Interestingly, information collected from a few web sources (yes, I actually did research!) pointed out that this Tangent Universe goes on a replay loop until this had been done, as suggested by and giving reason for the characters' studied behavior, especially Donnie's creepy smiles; as well as Frank-Bunny's existence, since he dies only in the Tangent Universe, but when he appears to Donnie in it, his death hasn't even taken place yet. Just moments ago, I was wondering what Donnie's eventual death had to do with his saving the world, and I figured it out. He didn't die to save the world, he died because he saved the world, since Frank-Bunny never died to appear as a vision to get him to leave the house before the jet-engine crashed directly on his room. I suppose the former would be accurate as well, since (after multiple Tangent-Universe loops and some retained impression of things and events) the Donnie Darko in replay #? finally did everything he did with the understanding that it would cost him his life. In the theater, he asks Frank-Bunny when 'this' all ends (doubly meaning the relooping as well as the nightmarish visions), and Frank-Bunny replies saying Donnie should know. 
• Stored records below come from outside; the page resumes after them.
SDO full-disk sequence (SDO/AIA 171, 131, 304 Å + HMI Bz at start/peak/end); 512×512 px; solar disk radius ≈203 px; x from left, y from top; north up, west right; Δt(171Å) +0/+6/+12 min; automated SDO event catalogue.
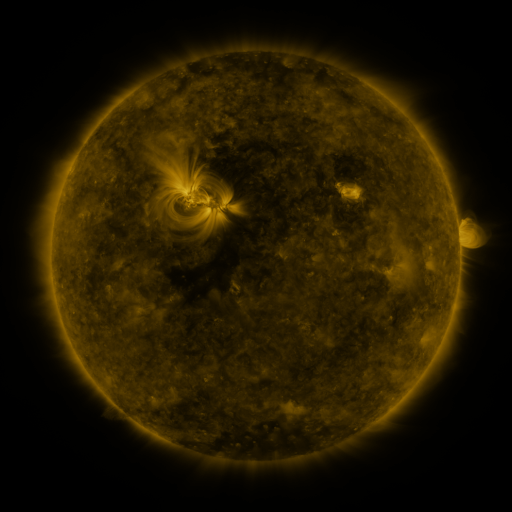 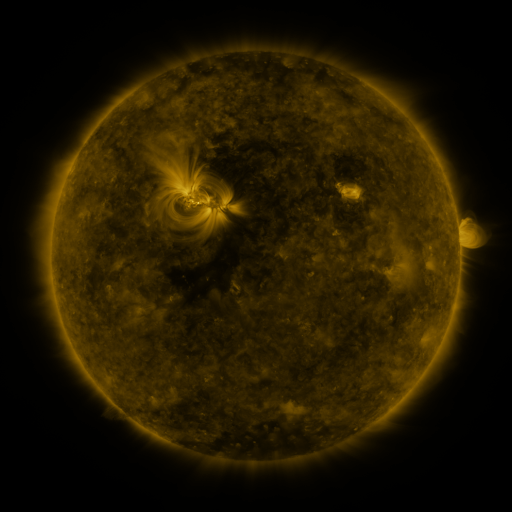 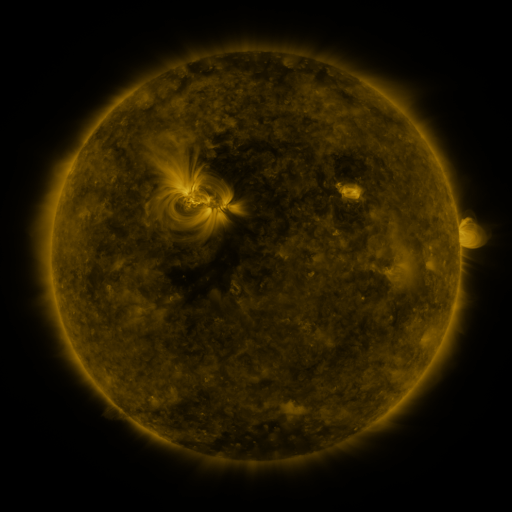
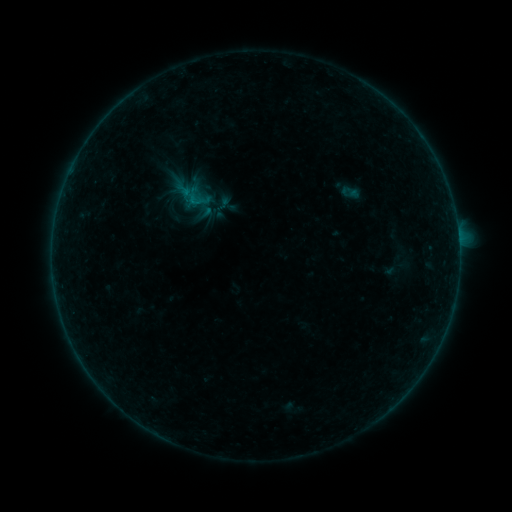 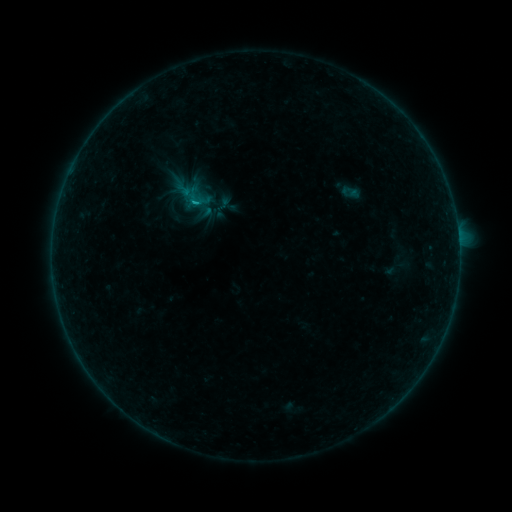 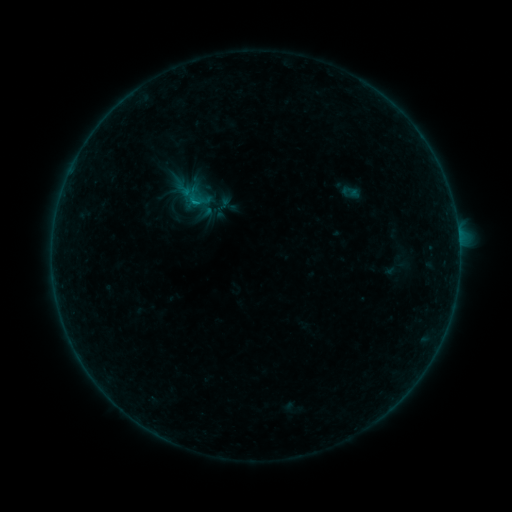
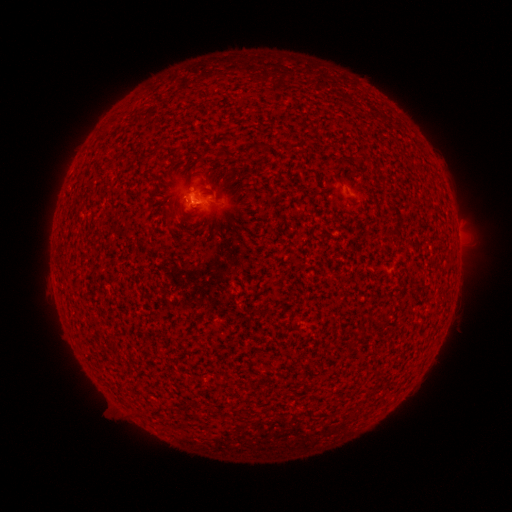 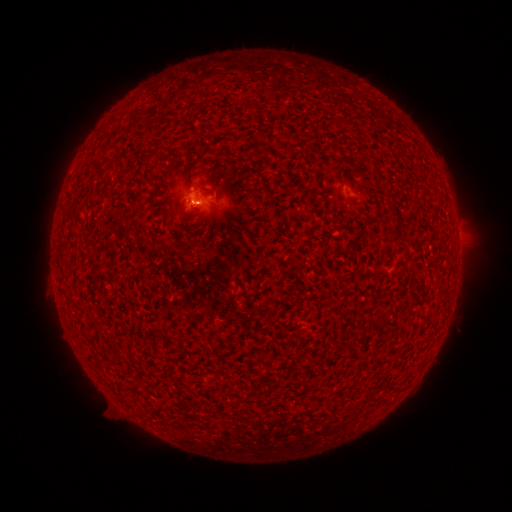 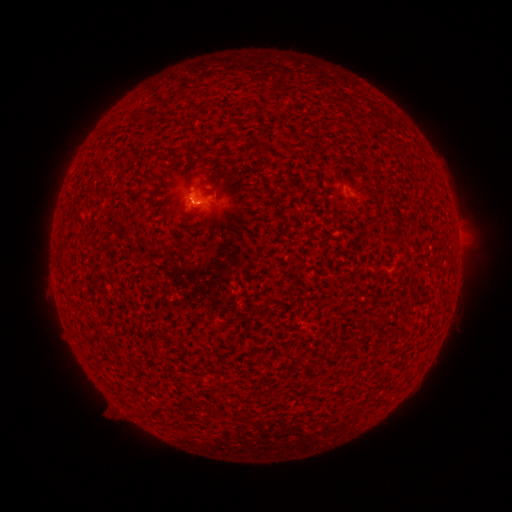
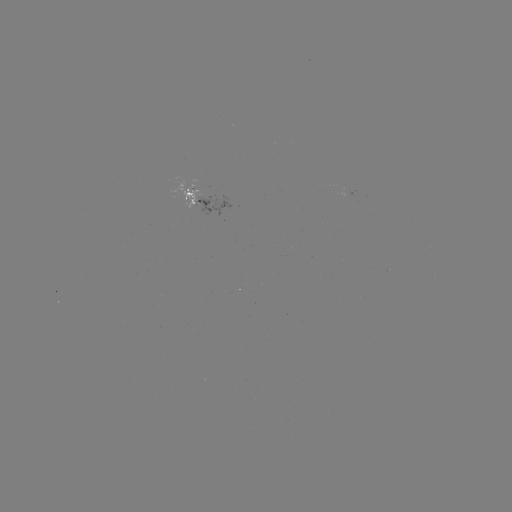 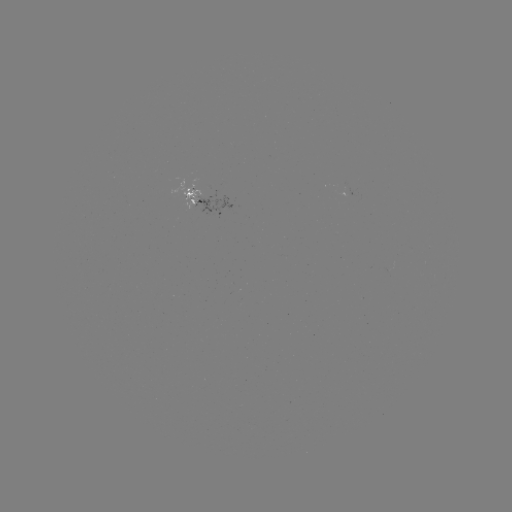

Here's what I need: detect B2.7 flare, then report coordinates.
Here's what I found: B2.7 flare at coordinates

But I don't get why the time portal opens in the Tangent Universe, though I think both Tangent and Primary Universes do not interact at all, save the jet-engine; and they both have equal cause for independent existence (or more accurately the lack thereof for the opposite), which means that the film jumps from one to the other rather than their taking turns to occupy the singular plot. I THINK. And I also don't get why the Tangent Universe branched off prior to the appearance of the jet-engine. Oh wait, that could've been when it was passing through the time portal and flying through the air before it actually landed. Okay. It all makes sense now! Frank-Bunny isn't scary just because of his costume, but what his presence stands for: the space-time warp from hell. Bloody scary. The Donnie Darko filmmakers really bound their cult-classic brainchild well; it was microcosmically perfect, which makes a sequel not only unnecessary but impossibly difficult to successfully produce well, with the expectations it has to live up to. Which is probably why S. Darko sadly but not unexpectedly sucked ass, despite having some (inadequately redemptive of the overall product) interesting qualities of its own.

Oh yes, the fictional Roberta Sparrow's The Philosophy of Time Travel is fascinating. 



And I find it kinda funny, I find it kinda sad
The dreams in which I'm dying are the best I've ever had.